During my thirty-four+ year career with TW, I flew many 'polar' flights on both the 707 and the 747 between LAX-LHR and SFO-LHR. There's no disputing the fact that a great circle is the shortest distance between two points on the globe. Airlines, however, seldom fly great circle routes as their routes are dictated by the presence of the jet stream winds that have a tremendous impact on flight time, especially with the longer segments such as the 'polar' flights that can have durations of up to eleven hours or more. While the jet streams are normally further north during the summer, there are times when the winds are centralized over the States and the computer will spit out a flight plan taking the flight close to the 'Big Apple', taking advantage of the tail wind. I've flown directly over New York City on more than one occasion while flying to LHR from the west coast. I've also overflown NYC on the westbound leg out of LHR, also to the dismay of some passengers who were expecting to see polar bears! [Big Grin]

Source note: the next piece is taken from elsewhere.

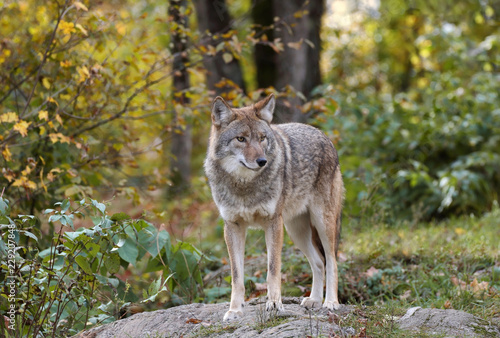 Canvas coyote in nature during fall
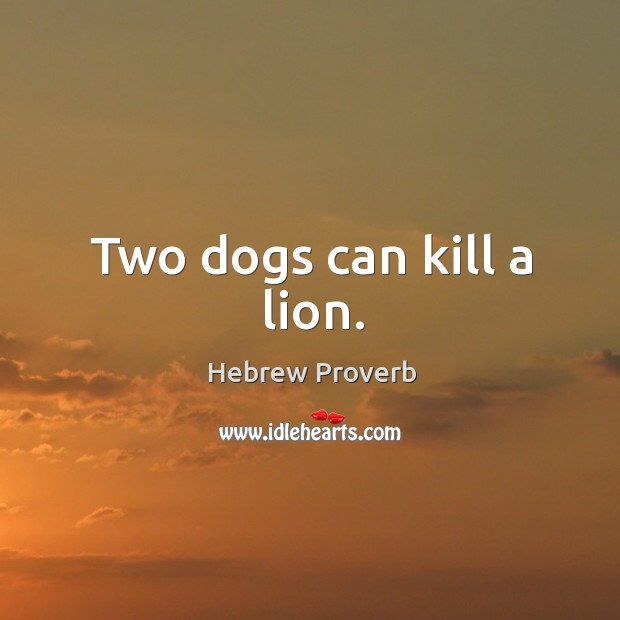 Two dogs can kill a lion. Hebrew Proverbs Image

As to the writer's comparison with BA's engine failure; again, that statement shows pure ignorance. Foreign carriers are not subject to our FARs (U.S. regulations) and therefore can exercise greater latitude in their decisions, consistent with safety. The last time that I checked, pilots didn't have a death wish. There's no question in my mind that the pilots of both carriers exercised prudent judgement and acted in a professional manner with safety upper most in their minds.

Don [Cool]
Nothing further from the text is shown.